Bill removes time limit for laundering charges

The National Assembly last Friday passed a bill that will give prosecutors more time to institute charges under the anti-money laundering legislation.

Once the Anti-Money Laundering and Countering the Financing of Terrorism (Amendment) Bill 2017 is enacted, Attorney General Basil Williams SC said money laundering would be redefined as a “hybrid,” offence, giving prosecutors the option of pursuing charges either summarily or indictably. Under the latter option, Williams explained, there is no time limit for when charges can be instituted.

The bill was passed after a few objections by the parliamentary opposition.

Williams, who tabled the bill, told the National Assembly that it seeks to amend the principal Act.

Clause 2 of the bill, he noted, amends Section 3 (6) of the Act, by substituting a new subsection (6) to make the offence of money laundering a hybrid offence. Prior to the amendment, he explained, a prosecutor could only institute proceedings in the magistrate’s court within six months of the offence being committed. The time limit provided for summary offences does not, however, apply to indictable offences.

As it relates to instituting proceedings, he said the prosecutor would have a longer time as no limitation for the indictable offence of money laundering is provided for by the statute. “This amendment is important because more time would be given to the relevant personnel to conduct their investigations and prepare their case, especially if the matter is a complex one,” he said.

Williams later stressed that the sentencing and the fines proposed in the amendments are proportionate and will also serve as a deterrent to those wanting to commit money laundering crimes.

Opposition PPP/C parliamentarian Anil Nandlall, in a brief address, questioned what inspired the amendment.

“I get the impression and I am persuaded more so…that this bill seeks to treat with a particular factual situation …that we are attempting to increase the period of time within which to bring criminal charges,” he said.

“It has penal sanctions, which will result in us falling into error,” he further warned, while suggesting that it has implications for constitutional freedoms.

Williams, in response, said there is no question of retrospectivity. “This is simply an amendment to enable investigations,” he said, before adding that it bars the criminals from escaping once the six month-period has elapsed.

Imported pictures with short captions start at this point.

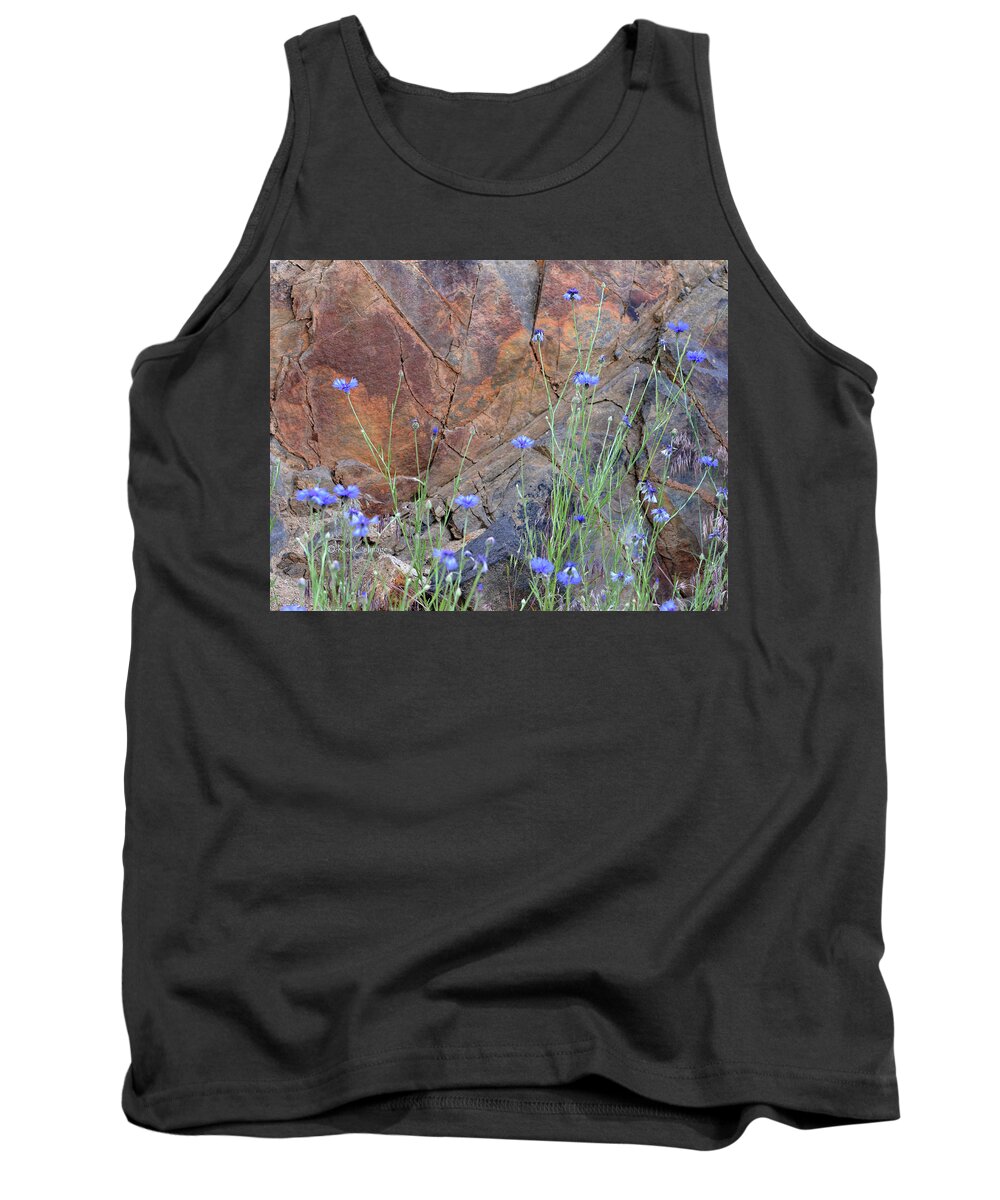 Rock Tank Top featuring the photograph Rock Wall behind Cornflowers by Kae Cheatham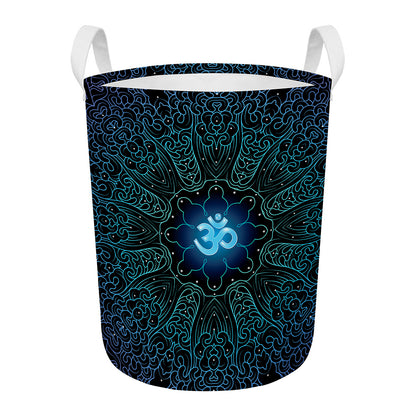 Blue Om Mandala Print Round Laundry Basket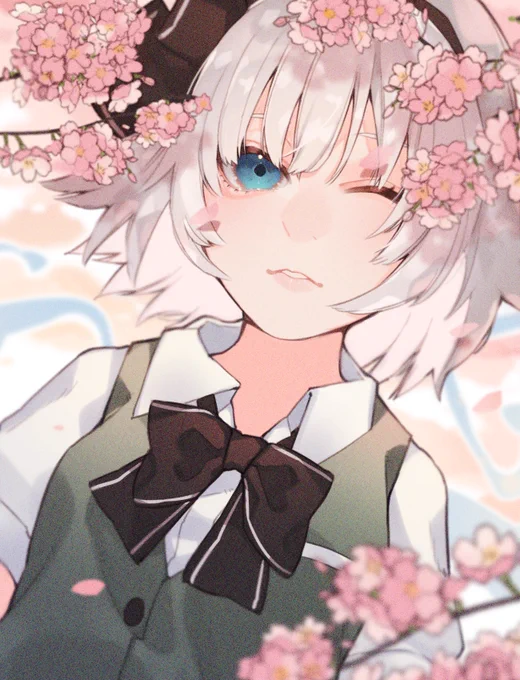 桜×妖夢
お花見行きたいなぁ??

#東方Project 
#魂魄妖夢 
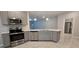 Modern kitchen with gray cabinets, stainless steel appliances, and an island at 1007 Theodore St, Davenport, FL 33837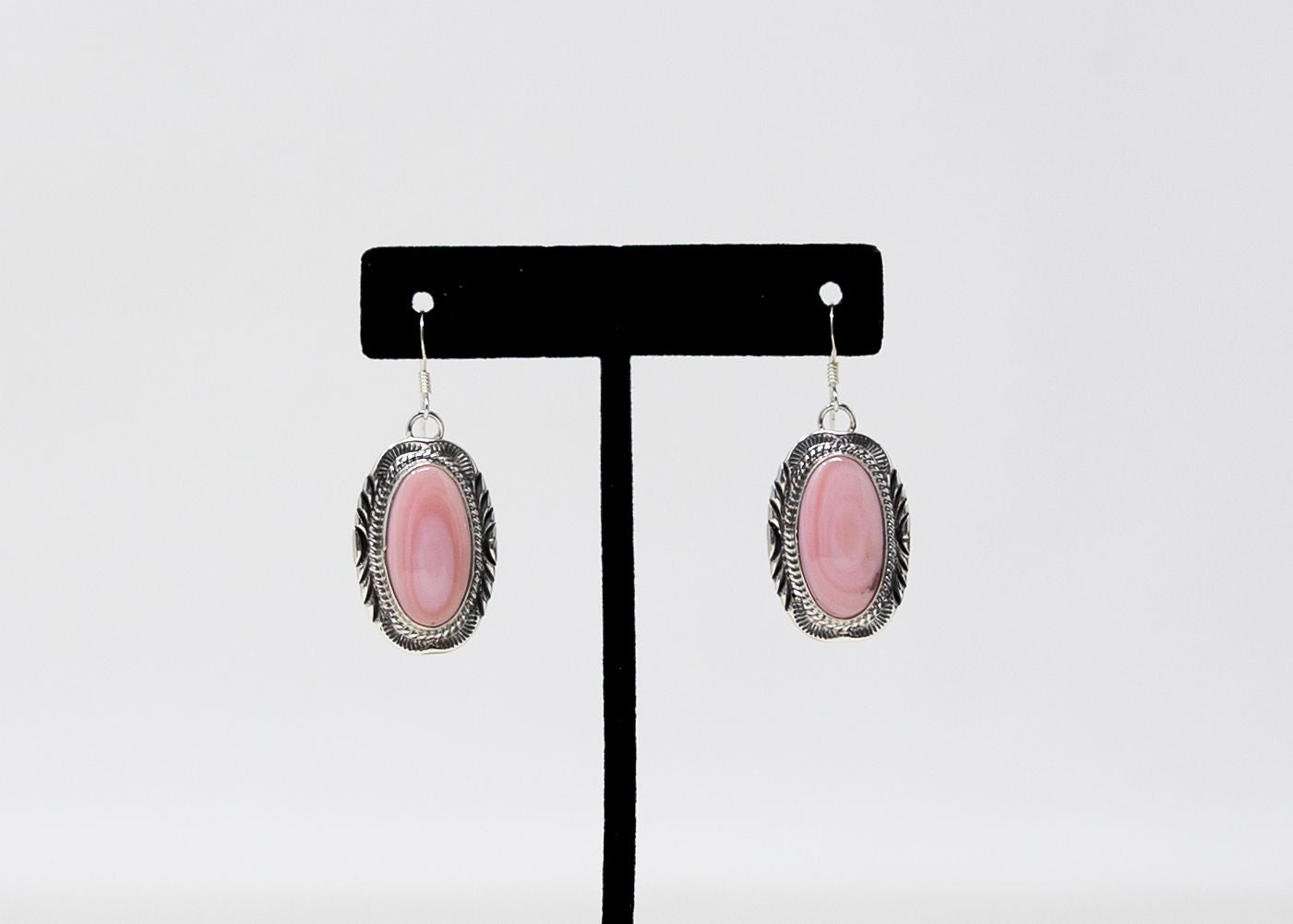 Large Oval Pink Conch Earrings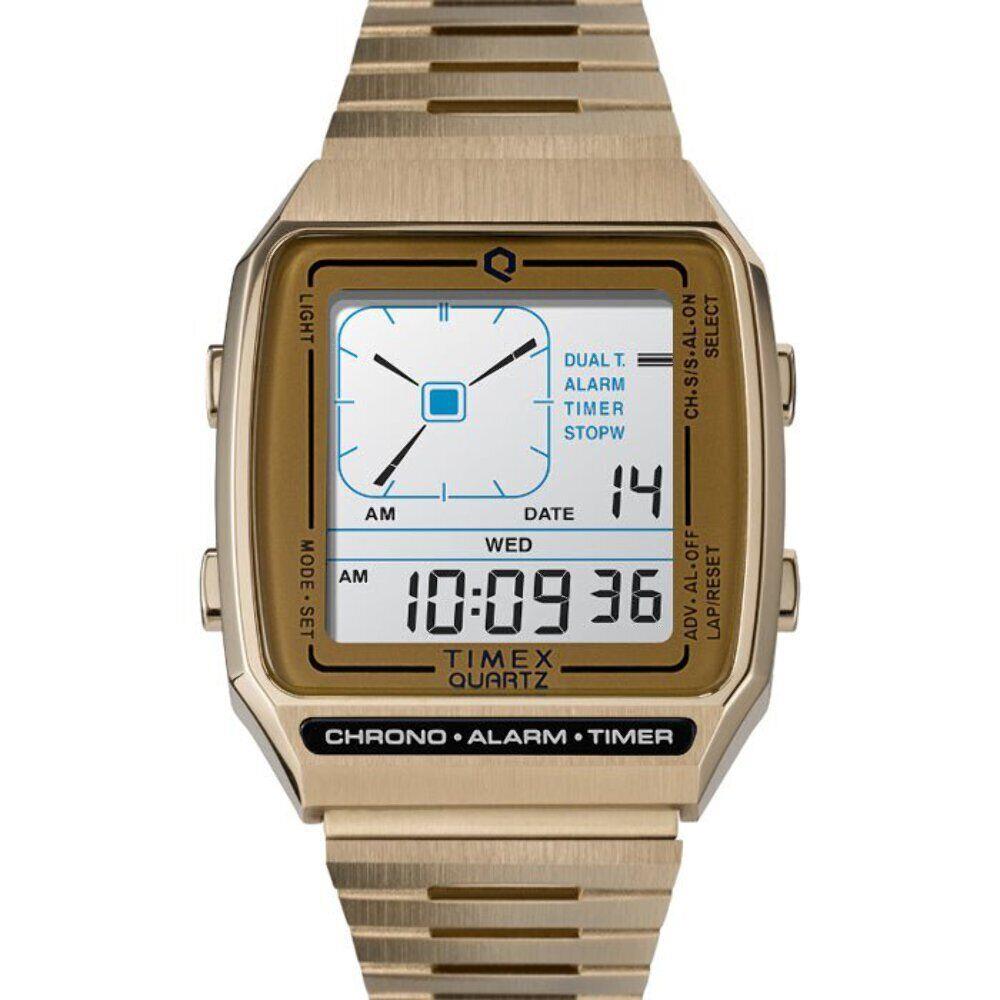 Timex Q Lca Reissue Digital 33mm Gold Watch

Williams noted that in some of the complex cases, the Director of Public Prosecutions has found that investigators were unable to complete investigations within the six months period for summary offences “and it’s clear that one would require a longer period and that is why the section was amended to create a hybrid offence.”

According to the amendment bill, the new subsection (6) (a) (i) states that a person on summary conviction shall be liable to a fine of not less than $5 million nor more than $100 million and to imprisonment for seven years; or (ii) on conviction on indictment, to a fine of not less than $10 million nor more than $120 million and to imprisonment for ten years.

It goes further to state in the new subsection (6) (b) that (i) a body corporate on summary conviction shall be liable to a fine of not less than $200 million nor more than $500 million; or (ii) on conviction on indictment a fine of not less than $220 million and not more than $520 million.